The package now goes to the House, which has until Friday to pass it. Should they fail to do so, the funding cuts will not be implemented, and that could be a problem.
The Senate shaved nearly $400 million from the scheduled cuts. Prompting Speaker Mike Johnson and other House Republicans to warn the Senate to avoid watering down the president’s package.
Over the years, NPR and PBS have become increasingly woke, funding programs like “Tickle Me Ahmed,” reporting that birds and country music are racist, and attempting to guilt Americans into not eating cheeseburgers. NPR also perpetuated the lie that there is no evidence suggesting that biological men have an unfair advantage over biological women in sports. Really? I’m betting Riley Gaines and the entire University of Pennsylvania women’s swim team would loudly dispute that false claim. Additionally, NPR snowflakes have even called America’s interstate highways racist.
Senator John Kennedy (R-LA), who is becoming a sort of plain-spoken hero for common sense, wrote on X:
“No person with a brain above a single-celled organism would call these articles fair and balanced.”
Not surprisingly, despite overwhelming proof, executives from both agencies have denied the charges of leftist bias.
For instance, Last year, NPR’s senior business editor Uri Berliner revealed that there were 87 registered Democrats in NPR’s editorial positions in Washington, D.C., and zero Republicans.
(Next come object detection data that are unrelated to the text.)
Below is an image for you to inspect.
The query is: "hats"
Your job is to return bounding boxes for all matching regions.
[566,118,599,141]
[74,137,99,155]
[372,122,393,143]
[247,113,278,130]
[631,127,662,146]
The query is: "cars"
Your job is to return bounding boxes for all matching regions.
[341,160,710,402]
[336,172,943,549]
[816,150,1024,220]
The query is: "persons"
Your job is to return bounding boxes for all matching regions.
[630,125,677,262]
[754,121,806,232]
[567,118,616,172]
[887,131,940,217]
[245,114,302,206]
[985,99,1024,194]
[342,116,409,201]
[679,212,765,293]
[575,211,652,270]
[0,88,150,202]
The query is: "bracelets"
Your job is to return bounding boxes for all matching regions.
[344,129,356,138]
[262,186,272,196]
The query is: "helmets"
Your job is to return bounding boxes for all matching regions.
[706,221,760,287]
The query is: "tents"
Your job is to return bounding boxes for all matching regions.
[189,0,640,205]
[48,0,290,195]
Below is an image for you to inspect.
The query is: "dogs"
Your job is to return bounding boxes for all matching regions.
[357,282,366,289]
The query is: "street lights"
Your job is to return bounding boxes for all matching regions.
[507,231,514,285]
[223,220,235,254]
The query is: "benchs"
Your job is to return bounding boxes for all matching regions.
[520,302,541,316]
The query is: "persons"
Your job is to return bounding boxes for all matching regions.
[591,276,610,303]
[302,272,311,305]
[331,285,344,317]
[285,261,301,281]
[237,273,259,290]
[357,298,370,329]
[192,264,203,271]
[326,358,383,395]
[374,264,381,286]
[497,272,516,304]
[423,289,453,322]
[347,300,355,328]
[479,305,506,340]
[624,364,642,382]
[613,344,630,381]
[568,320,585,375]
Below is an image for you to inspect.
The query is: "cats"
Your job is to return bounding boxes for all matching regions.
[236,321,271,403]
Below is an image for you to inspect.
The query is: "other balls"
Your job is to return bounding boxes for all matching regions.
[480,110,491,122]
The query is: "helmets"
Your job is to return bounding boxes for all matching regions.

The 25-year veteran noted a significant lack of viewpoint diversity at NPR, a nonprofit radio network. In an essay published on April 9, he stated that while NPR has historically had a liberal bias, the organization now lacks even an open-minded spirit.
Not long after publishing his whistleblower report, Berliner resigned from NPR, taking with him whatever viewpoint diversity he contributed.
The U.S. Constitution protects the right of free speech, but it does not require taxpayers to singularly fund liberal programming that divides the country. I would say having 87 Democrats in editorial positions and no Republicans is an obvious indicator of the type of programming being provided.